The Congressional elections of March 16, in which 80 per cent of the electorate voted, have significance for the choice of president in 1942 since presidential candidates are selected by party conventions composed largely of Congressmen. Official figures gave the Conservatives 60 seats in the lower house, the Lopistas 42 and the anti-Lopistas 39, with the Conservatives holding the balance between the two Liberal factions, which are irreconcilably split over the candidacy of ex-President Alfonso López.

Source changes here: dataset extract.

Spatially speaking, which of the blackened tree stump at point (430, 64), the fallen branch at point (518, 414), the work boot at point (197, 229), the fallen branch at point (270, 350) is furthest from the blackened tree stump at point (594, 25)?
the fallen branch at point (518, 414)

At the Liberal party convention in August López, who represents the Leftist wing, secured 62 out of 120 votes and was declared the Liberal candidate. The anti-Lopistas, then, withdrew from the convention. The Conservatives will run no candidate but will back any anti-Lopista candidate. The secession of the entire Conservative minority from the Senate, together with the thirteen anti-Lopista Senators, in September, indicates the current political alignment. López is popular with organized labor and the masses but is distrusted by the business interests. His declarations on foreign policy have been conflicting but, in general, support the pro-American position of President Eduardo Santos, which the Liberal party convention has officially ratified. The Conservative leader, Laureano Gómez, strongly Catholic and pro-Franco, has been distinctly anti-United States.

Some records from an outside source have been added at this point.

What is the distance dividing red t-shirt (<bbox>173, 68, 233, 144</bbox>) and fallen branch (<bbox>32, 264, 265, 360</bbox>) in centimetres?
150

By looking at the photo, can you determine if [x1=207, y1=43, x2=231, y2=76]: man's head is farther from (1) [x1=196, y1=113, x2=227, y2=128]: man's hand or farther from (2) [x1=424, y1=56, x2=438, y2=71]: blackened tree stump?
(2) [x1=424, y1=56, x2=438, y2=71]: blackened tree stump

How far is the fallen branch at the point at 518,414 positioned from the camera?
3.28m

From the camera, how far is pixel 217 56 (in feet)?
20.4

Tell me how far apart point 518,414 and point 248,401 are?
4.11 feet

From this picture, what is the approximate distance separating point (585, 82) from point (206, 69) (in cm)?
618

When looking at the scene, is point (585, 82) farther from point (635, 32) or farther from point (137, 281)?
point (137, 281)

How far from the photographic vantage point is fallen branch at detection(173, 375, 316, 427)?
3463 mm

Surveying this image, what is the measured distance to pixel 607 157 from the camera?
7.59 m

Until war actually came to the Western Hemisphere, political capital was made of questions of foreign policy. Following the entry of the United States into the War, however, Colombia severed diplomatic relations with the Axis powers and publicly stated its complete solidarity with the northern republic. Concern for defense of the Panama Canal, which earlier in the year President Santos declared 'vital to all the Americas,' led to a government investigation of properties owned by German nationals, following President Roosevelt's public statement, Sept. 11, that in Colombia there were secret landing fields within easy striking distance of the Canal.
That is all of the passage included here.